I was talking to a gentleman recently who had just availed of his company’s early retirement programme, and we got talking about what options were available for him and what he should do with his redundancy package.
The amount he was going to be in receipt of was substantial and one of the things he was considering was buying a property.
He wasn’t particularly fussy about the type of property, only that he would probably buy it in Galway, as this was his home place, and he had a daughter in college there as well.
His thought process was that she could live in the property rent-free, he could rent out a couple of other rooms as well and earn some rental income, and in the future he would eventually gift the property to her, as she was his only child. He had heard that he could gift a property to her without her incurring any tax liability and this was just one more reason why he was going to buy a property.
Unfortunately what he heard was only partly true. Yes you can gift a property to a son or daughter without it impacting other amounts they can receive from you tax-free, but certain, very deliberate and precise conditions have to be met first. And the tax relief I am referring to is known as the Dwelling House Exemption.
Before I outline the conditions that must be first satisfied before you qualify for this relief, it is important to know how much you can receive before any liability occurs, and this will depend on who you receive it from.
The current tax-free threshold where the beneficiary is a child (including adopted and step children and in some cases foster children) is €280,000. The threshold that applies when the beneficiary is a brother, sister, niece, nephew, grandchild is €30,150 and the final threshold that applies in all other cases is €15,075.
Any amount that is inherited above each threshold is taxed at 33%.
This wouldn’t be a problem for our friend if the property and anything else his daughter was to inherit from him was worth less than €280,000, but when you factor in the value of his present home, which would eventually be left to her, and other items like cash and shares, she would exceed the threshold amount by some margin. Her liability, I worked out, would be c. €138,600.
So, was there any way of reducing this liability? I reckon it could be reduced to just €6,600 by availing of the dwelling house exemption. You see, if he gifted his present house to his daughter and bought a new property in Galway that he would live in, his daughter’s potential tax liability, based on current threshold amounts and current valuations of his assets would be reduced by 96%.
Downsizing from his existing property was something he was thinking he would do in the future anyway, so buying a property now took on a new meaning for him; it could possibly be his future primary residence.
For this to happen and for his daughter to avail of this exemption, a number of conditions have to be first satisfied and they are:
l She would have to be living in the property for the past three years
l She has no other interest in any other property
l She must keep the property for a further six years from the date it was received.
One other significant factor in relation to his rule is that parents have to reside away from the property for at least three years prior to the gifting of the property while their son/daughter remain in the house.
Last year some 741 people availed of this exemption which hasn’t gone unnoticed by Minister Noonan who remarked recently that evidence gathered by his department and Revenue , would suggest this tax relief was being abused and used by some as a form of tax avoidance, which of course goes against why the relief is introduced in the first place.

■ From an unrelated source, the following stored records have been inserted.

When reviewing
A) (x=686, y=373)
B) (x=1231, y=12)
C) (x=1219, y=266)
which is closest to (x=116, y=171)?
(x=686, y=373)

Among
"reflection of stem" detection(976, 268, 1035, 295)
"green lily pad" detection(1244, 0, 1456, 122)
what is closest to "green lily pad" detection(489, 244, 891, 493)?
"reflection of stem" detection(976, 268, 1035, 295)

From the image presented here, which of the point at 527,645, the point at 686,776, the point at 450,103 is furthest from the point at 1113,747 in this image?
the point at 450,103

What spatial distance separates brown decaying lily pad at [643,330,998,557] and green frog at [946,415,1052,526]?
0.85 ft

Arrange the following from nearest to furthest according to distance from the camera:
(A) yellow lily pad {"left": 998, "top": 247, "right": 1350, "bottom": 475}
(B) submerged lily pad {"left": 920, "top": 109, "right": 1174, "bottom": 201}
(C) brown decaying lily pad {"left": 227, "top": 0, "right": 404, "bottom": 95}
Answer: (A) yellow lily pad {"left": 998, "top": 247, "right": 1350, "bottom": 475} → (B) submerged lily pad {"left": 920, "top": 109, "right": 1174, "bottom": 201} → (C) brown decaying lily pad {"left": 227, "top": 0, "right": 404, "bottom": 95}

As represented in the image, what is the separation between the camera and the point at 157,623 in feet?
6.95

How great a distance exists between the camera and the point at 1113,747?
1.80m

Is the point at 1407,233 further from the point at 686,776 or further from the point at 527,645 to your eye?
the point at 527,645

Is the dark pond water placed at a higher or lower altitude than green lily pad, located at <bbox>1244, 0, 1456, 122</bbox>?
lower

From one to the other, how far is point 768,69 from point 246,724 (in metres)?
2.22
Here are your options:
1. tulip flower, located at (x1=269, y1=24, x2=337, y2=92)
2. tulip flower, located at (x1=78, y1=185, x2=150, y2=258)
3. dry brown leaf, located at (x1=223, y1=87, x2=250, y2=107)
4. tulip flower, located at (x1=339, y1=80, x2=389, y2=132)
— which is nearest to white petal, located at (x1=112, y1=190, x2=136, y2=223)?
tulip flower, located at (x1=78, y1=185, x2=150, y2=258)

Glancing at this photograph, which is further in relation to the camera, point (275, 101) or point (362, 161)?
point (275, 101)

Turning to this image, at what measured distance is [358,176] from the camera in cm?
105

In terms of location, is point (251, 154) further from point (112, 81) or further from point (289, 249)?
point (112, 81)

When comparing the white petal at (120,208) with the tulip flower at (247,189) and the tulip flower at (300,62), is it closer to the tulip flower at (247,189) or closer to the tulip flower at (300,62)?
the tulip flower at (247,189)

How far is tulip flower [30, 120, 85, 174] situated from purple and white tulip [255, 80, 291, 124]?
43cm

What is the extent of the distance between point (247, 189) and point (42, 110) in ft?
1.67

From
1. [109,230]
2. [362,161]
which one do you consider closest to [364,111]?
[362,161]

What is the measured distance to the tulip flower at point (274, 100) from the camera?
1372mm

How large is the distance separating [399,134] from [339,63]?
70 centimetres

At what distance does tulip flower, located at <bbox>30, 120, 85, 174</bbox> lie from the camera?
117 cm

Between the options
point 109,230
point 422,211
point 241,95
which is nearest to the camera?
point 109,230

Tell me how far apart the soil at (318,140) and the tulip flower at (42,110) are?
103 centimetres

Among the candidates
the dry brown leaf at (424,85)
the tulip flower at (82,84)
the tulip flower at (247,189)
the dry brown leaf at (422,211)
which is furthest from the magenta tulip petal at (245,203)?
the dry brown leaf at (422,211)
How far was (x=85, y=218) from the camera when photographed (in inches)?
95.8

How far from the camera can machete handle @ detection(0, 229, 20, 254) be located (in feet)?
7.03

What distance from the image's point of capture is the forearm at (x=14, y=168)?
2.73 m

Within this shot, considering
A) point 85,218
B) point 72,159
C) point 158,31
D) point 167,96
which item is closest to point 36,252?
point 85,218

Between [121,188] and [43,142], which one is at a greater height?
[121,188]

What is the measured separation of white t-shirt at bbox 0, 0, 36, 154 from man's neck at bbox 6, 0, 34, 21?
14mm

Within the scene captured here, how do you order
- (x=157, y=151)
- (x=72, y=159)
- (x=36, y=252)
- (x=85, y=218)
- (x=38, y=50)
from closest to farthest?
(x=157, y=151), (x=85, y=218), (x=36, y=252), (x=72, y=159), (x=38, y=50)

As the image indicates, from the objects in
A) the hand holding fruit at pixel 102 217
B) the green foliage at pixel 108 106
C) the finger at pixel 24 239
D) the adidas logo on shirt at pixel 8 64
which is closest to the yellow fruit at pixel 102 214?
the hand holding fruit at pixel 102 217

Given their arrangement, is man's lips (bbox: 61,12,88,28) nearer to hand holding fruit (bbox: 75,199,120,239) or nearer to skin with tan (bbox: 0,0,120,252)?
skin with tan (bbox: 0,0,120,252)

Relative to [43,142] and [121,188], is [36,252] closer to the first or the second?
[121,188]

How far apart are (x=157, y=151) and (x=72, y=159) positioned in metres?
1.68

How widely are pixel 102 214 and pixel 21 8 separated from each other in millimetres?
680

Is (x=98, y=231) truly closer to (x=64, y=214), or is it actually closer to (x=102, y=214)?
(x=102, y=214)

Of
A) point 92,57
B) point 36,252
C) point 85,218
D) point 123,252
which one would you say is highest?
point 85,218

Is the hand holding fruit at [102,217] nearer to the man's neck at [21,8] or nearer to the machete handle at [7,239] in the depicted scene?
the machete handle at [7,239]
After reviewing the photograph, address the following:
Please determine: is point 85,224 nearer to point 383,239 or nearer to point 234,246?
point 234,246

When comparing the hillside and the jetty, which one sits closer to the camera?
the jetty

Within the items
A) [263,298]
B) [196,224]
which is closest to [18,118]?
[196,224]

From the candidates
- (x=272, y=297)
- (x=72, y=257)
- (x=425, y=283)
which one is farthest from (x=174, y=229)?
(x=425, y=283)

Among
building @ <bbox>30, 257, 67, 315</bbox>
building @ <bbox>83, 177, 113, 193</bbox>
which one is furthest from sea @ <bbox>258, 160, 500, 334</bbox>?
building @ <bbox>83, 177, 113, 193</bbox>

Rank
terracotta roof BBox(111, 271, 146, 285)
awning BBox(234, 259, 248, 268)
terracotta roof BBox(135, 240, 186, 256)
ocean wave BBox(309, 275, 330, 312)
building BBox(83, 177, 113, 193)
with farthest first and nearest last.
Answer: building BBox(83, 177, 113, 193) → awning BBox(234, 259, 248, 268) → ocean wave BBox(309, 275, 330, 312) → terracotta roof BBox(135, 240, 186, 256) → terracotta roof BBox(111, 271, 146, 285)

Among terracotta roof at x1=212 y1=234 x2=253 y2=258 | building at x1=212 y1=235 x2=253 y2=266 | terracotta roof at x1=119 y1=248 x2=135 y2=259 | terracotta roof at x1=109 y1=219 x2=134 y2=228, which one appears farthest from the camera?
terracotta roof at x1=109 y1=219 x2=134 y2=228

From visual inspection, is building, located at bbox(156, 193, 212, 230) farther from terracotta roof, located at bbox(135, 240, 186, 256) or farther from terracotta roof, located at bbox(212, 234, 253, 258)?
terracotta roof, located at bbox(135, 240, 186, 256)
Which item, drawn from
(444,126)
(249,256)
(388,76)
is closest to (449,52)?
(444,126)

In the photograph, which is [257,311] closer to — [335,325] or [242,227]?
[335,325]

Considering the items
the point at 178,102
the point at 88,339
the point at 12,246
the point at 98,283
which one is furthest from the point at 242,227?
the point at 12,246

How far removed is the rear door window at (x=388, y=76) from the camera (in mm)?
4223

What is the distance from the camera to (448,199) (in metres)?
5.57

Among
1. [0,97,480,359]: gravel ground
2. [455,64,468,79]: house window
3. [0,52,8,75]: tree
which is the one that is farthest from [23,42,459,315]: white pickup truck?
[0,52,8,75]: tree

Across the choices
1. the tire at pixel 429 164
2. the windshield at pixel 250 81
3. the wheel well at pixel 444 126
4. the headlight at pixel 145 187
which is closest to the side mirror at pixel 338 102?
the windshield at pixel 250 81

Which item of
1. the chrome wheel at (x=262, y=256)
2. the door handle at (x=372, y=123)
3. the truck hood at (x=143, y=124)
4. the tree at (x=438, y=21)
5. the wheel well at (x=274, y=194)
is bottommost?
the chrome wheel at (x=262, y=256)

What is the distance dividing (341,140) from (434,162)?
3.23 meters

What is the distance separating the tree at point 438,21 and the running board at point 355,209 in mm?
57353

It was set up with the goal of preventing financial hardship on those who were inheriting what was in effect their home.
But what if this man did buy a property, but his daughter didn’t qualify for the dwelling home relief because she had an interest in another property? Is there any other way he could reduce her future liability? There is.
There is a life assurance policy referred to as a Section 72 policy which is arranged for the specific purpose of providing funds on death to pay inheritance tax likely to arise from the death of the policy holder.
The proceeds of the policy are not subject to inheritance tax as long as they are used to pay an inheritance tax bill.
I have come across many people who are now inheriting money from their parent’s estate and the amount they have to give away in inheritance tax is enormous. They can only wish their parents knew of, or took out, such a policy when they were young enough to do it. It would have saved them thousands of Euros.
There are others who take the view that the amount their children are going to inherit with or without paying Revenue is big anyway, and why should they pay for something they will never benefit from? So whatever your point of view is on this matter will help decide what course of action, if any, you should take.
If the gentleman I was referring to wanted to cover the liability his daughter may incur in the future using a Sec. 72 policy, it would cost him c. €71 per month. Whether he decides to do this or not is down to him, but at least he now knows two ways he could help his daughter reduce possible tax liabilities in the future.